Antidumping Duties: What You Need to Know

As any Customs broker can tell you, there are an ever-increasing number of antidumping duty cases filed. It is imperative that importers (and their brokers) understand this topic.  Dumping duties are tariffs imposed by a government when it believes foreign goods are being sold below their fair market value or cost of production.   The whole world does it. This practice of foreign goods being “dumped” below cost both skews the market and cripples domestic competitors.  In the United States it is not uncommon for antidumping duties to be implemented at rates of 100% or 200% of invoice value;  this is in hopes of protecting domestic competitors and insulating the market from below-cost distortion.  Ideally, this raises the goods’ U.S. sale price to something closer to the cost of production with some profit.  For a complete overview of the countervailing duty petition and investigation process please reference the following handbook released by the United States International Trade Commission: https://www.usitc.gov/trade_remedy/documents/handbook.pdf.

Antidumping duties can be crippling to companies who do not realize they are subject to such payments, which is why it is extremely important to be aware of which duties pertain to the products you import.
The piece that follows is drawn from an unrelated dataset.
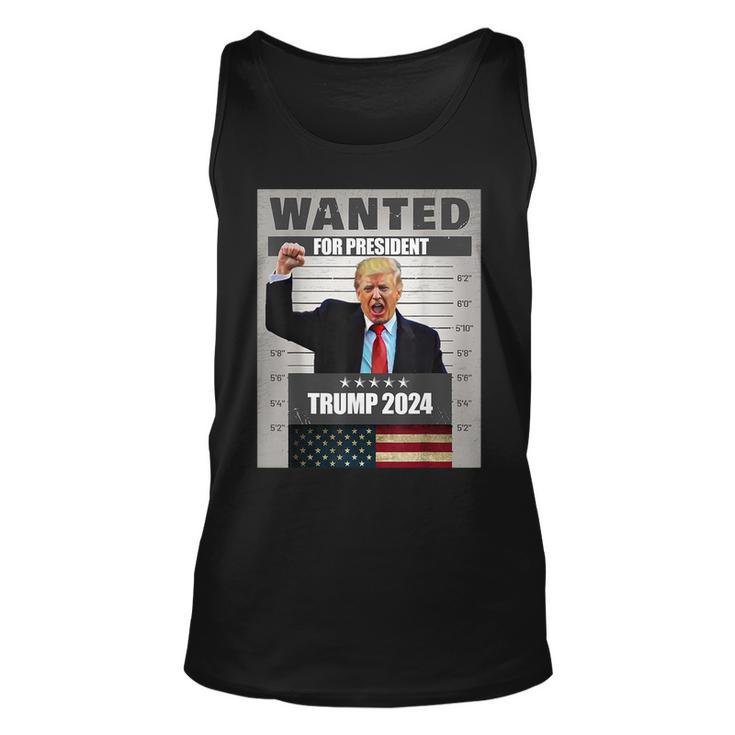 Donald Trump 2024 Wanted For President -The Return Tank Top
At this time we have people who sold goods three years ago being advised that they owe 214% duty!  Can you imagine the devastating surprise?   The Mooney Law Firm is involved in antidumping cases involving products such as seafood, ball bearings, solar panels, oversized tires, garlic, auto parts, wooden bedroom furniture,  refrigerator parts, and more; this range of products demonstrates that antidumping cases can be brought in virtually all industries.  As the importer, you are responsible for determining which duties apply to the goods you import.  In addition to payment of back duties, the fines for neglecting to pay these antidumping duties on time are significant, which is why it is critical to be attentive and accountable for what you are importing.   You don’t want that 214% duty bill some years after the goods have been sold!  You are able to search by case number in the following database categorizing all of the active antidumping and countervailing duty cases: http://adcvd.cbp.dhs.gov/adcvdweb/ad_cvd_msgs?utf8=%E2%9C%93&commit=View+most+recent+messages.
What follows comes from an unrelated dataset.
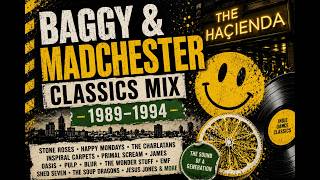 Baggy & Madchester Classics Mix | Stone Roses, Happy Mondays, Charlatans, Inspiral Carpets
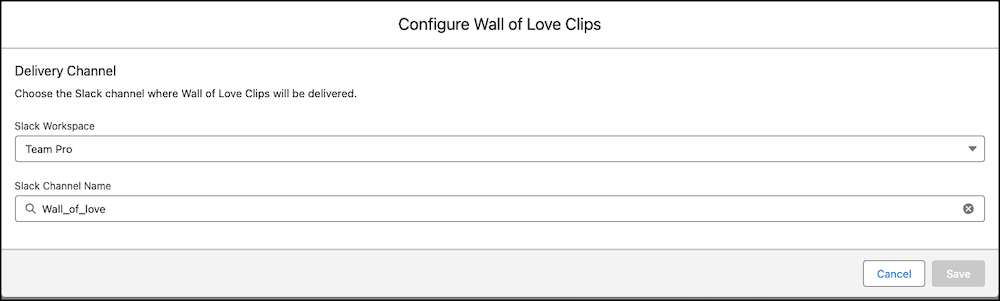Configure delivery channel for wall of love clips.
Note that the agency responsible for enforcing antidumping duties is the Department of Commerce: most mistakenly assume it is Customs.  Under the umbrella of the DOC, the United States International Trade Commission is the federal agency in charge of investigating claims of dumping.  As an importer you have an obligation to be accountable for the product you bring in, and an important piece of this is abiding by the proper duty payments.